Os investimentos não virão antes de 2018.
Em sua primeira
reunião do ano, o presidente da Anatel, Juarez Quadros, anunciou que quer
contratar duas consultorias externas para avaliar o valor da concessão e uma
auditoria, mesmo modelo adotado à época da privatização. 'Estamos tratando de
patrimônio público', insiste.
Frente às críticas
do ministro relator do TCU, Bruno Dantas, Quadros foi direto: 'Concordo com ele'.
O presidente da Anatel referia-se, não às críticas do TCU sobre as fragilidades
do regulador, ao longo dos anos, para controlar os bens reversíveis e garantir
sua autenticidade no momento atual, mas à metodologia proposta para avaliar o
valor da concessão.
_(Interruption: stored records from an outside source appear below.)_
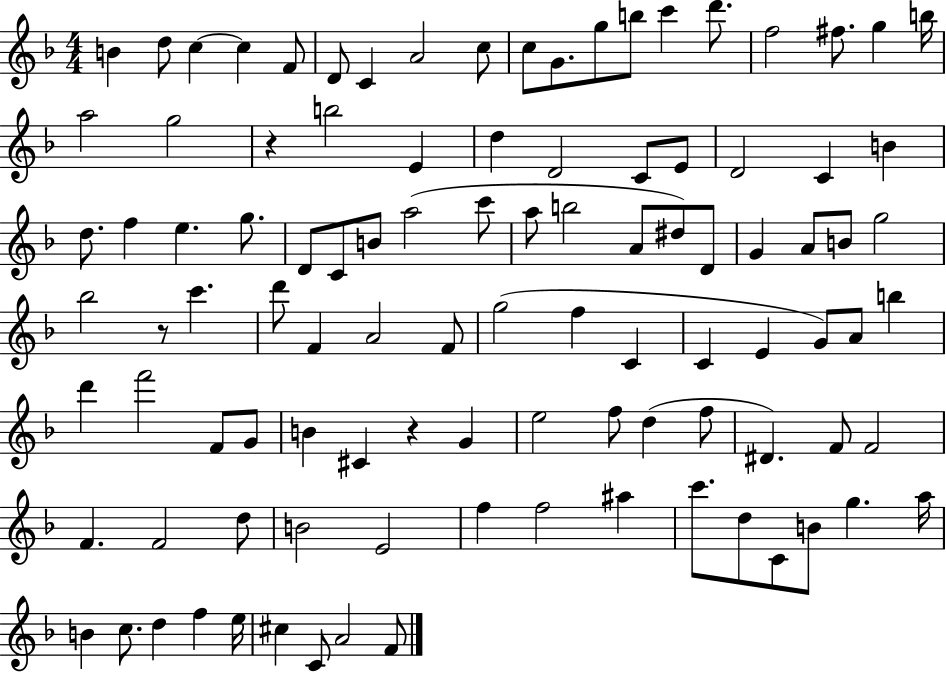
{
  \clef treble
  \numericTimeSignature
  \time 4/4
  \key f \major
  b'4 d''8 c''4~~ c''4 f'8 | d'8 c'4 a'2 c''8 | c''8 g'8. g''8 b''8 c'''4 d'''8. | f''2 fis''8. g''4 b''16 | \break a''2 g''2 | r4 b''2 e'4 | d''4 d'2 c'8 e'8 | d'2 c'4 b'4 | \break d''8. f''4 e''4. g''8. | d'8 c'8 b'8 a''2( c'''8 | a''8 b''2 a'8 dis''8) d'8 | g'4 a'8 b'8 g''2 | \break bes''2 r8 c'''4. | d'''8 f'4 a'2 f'8 | g''2( f''4 c'4 | c'4 e'4 g'8) a'8 b''4 | \break d'''4 f'''2 f'8 g'8 | b'4 cis'4 r4 g'4 | e''2 f''8 d''4( f''8 | dis'4.) f'8 f'2 | \break f'4. f'2 d''8 | b'2 e'2 | f''4 f''2 ais''4 | c'''8. d''8 c'8 b'8 g''4. a''16 | \break b'4 c''8. d''4 f''4 e''16 | cis''4 c'8 a'2 f'8 | \bar "|."
}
A Anatel, seguindo a mesma metodologia adotada em todas as
revisões de Plano Geral de Metas de Universalização (PGMU), propôs que a
avaliação pelo fluxo de caixa descontado fosse feita a partir da migração da
concessão para autorização até o final da concessão (2025).
De acordo com o
relatório do ministro Bruno Ramos, o período a ser avaliado deveria começar
após a privatização e ir até 2025, para não penalizar eventualmente a União.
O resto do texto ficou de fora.